[Work item] Find the word "burst" in the listing below, then return every line it appears in.

◇ ◇ ◇ ◇ ◇ ◇ ◇

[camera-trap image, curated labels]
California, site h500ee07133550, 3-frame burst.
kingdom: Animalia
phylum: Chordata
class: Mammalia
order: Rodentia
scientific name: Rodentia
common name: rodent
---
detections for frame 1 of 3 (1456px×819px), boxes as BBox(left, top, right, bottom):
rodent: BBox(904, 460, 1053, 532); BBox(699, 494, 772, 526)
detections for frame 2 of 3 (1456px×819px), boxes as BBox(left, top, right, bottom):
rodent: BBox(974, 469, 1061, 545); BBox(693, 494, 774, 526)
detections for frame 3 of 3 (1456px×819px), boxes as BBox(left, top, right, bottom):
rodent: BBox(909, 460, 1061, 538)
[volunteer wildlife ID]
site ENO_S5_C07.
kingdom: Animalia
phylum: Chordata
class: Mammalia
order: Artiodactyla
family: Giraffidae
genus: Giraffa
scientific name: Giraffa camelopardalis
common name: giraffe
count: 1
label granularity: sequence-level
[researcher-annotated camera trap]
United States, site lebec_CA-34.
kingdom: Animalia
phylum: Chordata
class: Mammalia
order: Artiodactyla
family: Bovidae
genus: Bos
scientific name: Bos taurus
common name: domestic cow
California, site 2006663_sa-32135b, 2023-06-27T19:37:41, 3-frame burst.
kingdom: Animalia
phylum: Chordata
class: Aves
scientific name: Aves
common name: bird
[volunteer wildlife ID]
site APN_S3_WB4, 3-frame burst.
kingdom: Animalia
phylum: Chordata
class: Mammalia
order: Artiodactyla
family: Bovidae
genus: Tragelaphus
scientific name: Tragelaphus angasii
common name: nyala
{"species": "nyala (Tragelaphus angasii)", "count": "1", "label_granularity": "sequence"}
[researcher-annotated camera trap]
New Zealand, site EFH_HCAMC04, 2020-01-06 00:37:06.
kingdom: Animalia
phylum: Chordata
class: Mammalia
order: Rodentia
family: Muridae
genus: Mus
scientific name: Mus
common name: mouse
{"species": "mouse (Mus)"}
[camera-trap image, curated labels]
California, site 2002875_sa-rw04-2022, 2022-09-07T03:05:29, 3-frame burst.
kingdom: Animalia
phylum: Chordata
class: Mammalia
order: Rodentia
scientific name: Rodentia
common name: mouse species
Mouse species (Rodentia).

◇ ◇ ◇ ◇ ◇ ◇ ◇

[Solution for this problem]
California, site h500ee07133550, 3-frame burst.
California, site 2006663_sa-32135b, 2023-06-27T19:37:41, 3-frame burst.
site APN_S3_WB4, 3-frame burst.
California, site 2002875_sa-rw04-2022, 2022-09-07T03:05:29, 3-frame burst.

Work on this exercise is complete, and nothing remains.